РАЗДЕЛ IV
     
      В ПОИСКАХ ЦЕЛОГО
     
      ИГРА В ЖИЗНИ И В ИСКУССТВЕ

В наше время понятие "игры" все более расширяется, распространяется на разные сферы жизни и культуры, вызывая пристальный интерес со стороны многих гуманитарных и даже негуманитарных наук. Раньше детские игры изучались педагогикой, актерская игра - театроведением, и этим почти исчерпывалось внимание науки к "несерьезной" сфере человеческой деятельности. Теперь же проблема игры становится актуальной, подчас центральной в социологии, психологии, культурологии, лингвистике, литературоведении, семиотике, антропологии, теологии, математике... Такие выражения, как "теория игр", "социология роли", "человек играющий", "Христос-арлекин", "карнавальное мироощущение", "деловые игры", "метафизика маски", "язык как игра", "теология празднества", взятые из разных научных и идеологических контекстов, приобрели характер устойчивых словосочетаний, почти фразеологизмов, за каждым из которых стоит целое направление современной мысли.

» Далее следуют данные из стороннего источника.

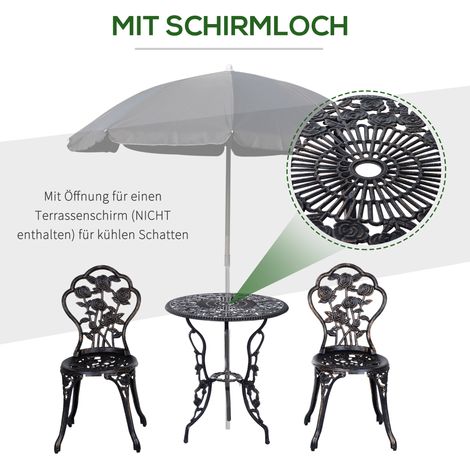 Ensemble de balcon 2 personnes, salon extérieur, coin détente, mobilier de terrasse, table ronde et 2 fauteuils, teinte bronze (1/4)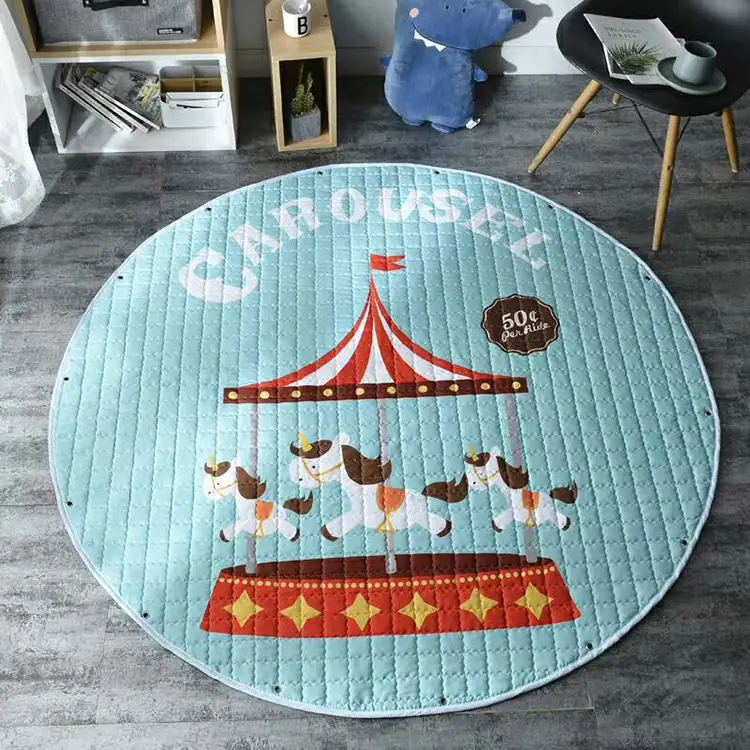 Cartoon non-slip baby crawling mat round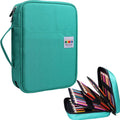JAKAGO 220 Slots Colored Pencil Case Large Capacity Pen Holder for Artist Painter Zipper Organizer Bag for Marker Highlighter Storage Case for Office Sketch Travel Supplies (Green)
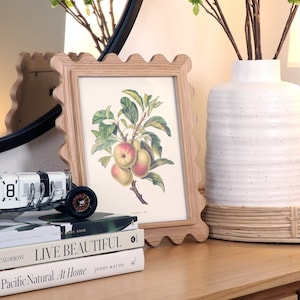 Handmade Scalloped Wooden Picture Frame: 8x10 White Oak or Maple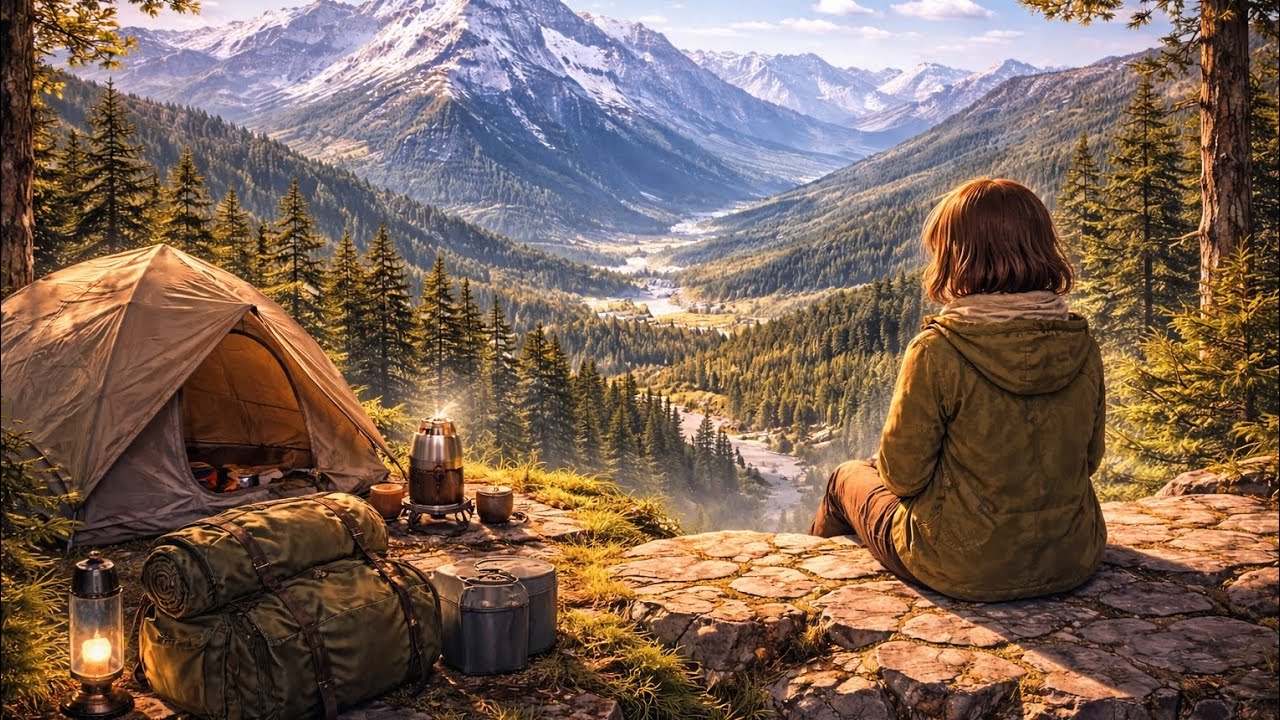 Solo Mountain Journey in Silence🏔️🧗| Ghibli Inspired Peaceful Anime Travel Film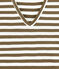 T-shirt femme col V en côte originale rayée marron SHITAKE/blanc MARSHMALLOW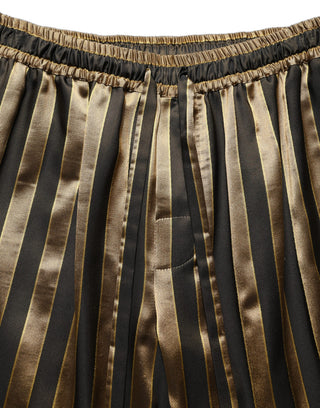 Gold Black Stripe Satin Tapered Leg Men Pants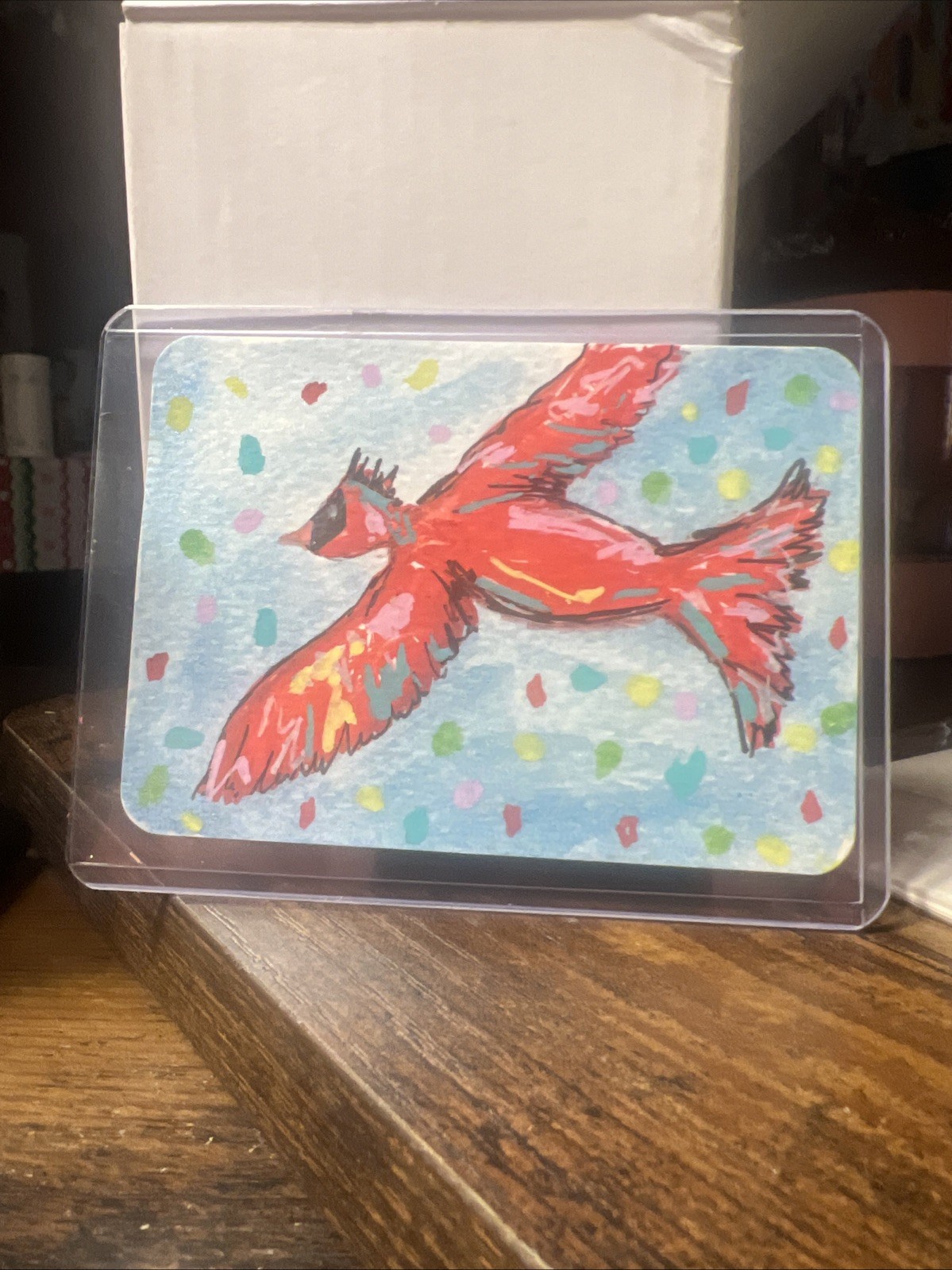 ACEO Watercolor Red Cardinal Bird Miniature Painting 2.5×3.5″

      Интерес к игре как общему принципу культуры возник почти одновременно и у нас и за рубежом. В конце 30-х годов XX века создаются основополагающие в этой области труды: И. Хейзинги "Homo ludens'. Об игре как источнике культуры" и М. М. Бахтина "Творчество Франсуа Рабле и народная культура средневековья и Ренессанса". Очевидна разница в мировоззренческой установке этих книг. Для Хейзинги всякая культура относится к сфере игры, поскольку в ней преодолевается зависимость человека от природной нужды и возникает импульс к свободе, не вмещающейся в рамки серьезного, однозначно утилитарного поведения.
     
     
      Человек играющий (лат.).
     
     
      Поэзия и философия, искусство и наука, юридические институты и социальные церемонии - все это, по Хейзинге. коренится в способности человека к игре - бескорыстной деятельности, имеющей цель в себе. Для Бахтина же игра - истинная принадлежность только народной, "низовой" культуры, смыкающейся с природой в противоположность социальному порядку с его строгой иерархичностью. Если у Хейзинги апология игры служит критике "истерической взволнованности" - необузданных природных инстинктов, враждебных и разрушительных для культуры, то у Бахтина критикуется "авторитарная спесь" - мертвящий социальный законопорядок, который своей избыточной условностью тоже враждебен развитию культуры, поскольку навязывает ей свой обязательный код и этикет.
      В 50-70-е годы проблематика игры все более привлекает внимание теоретиков и историков культуры (О. Bollnow, Е. Fink, R. Callois, H. Сох и др.). При этом намечается сближение бахтинской и хейзинговской концепций: критике подвергается как жесткая упорядоченность социума, так и стихийность чисто природного существования. Игра развертывается на границе общественной и природной сфер, не совпадая ни с одной из них. Достойный человека удел, оберегающий и отграничивающий его как от натуральной серьезности животного, так и от официальной серьезности чиновника, обретается только в игре, а это и есть собственно область культуры.
      Диалектике игрового и серьезного, раскрывающей культуру как целостность в ее саморазвитии, в ее подвижно-противоречивых связях с природой и обществом, и посвящена данная статья.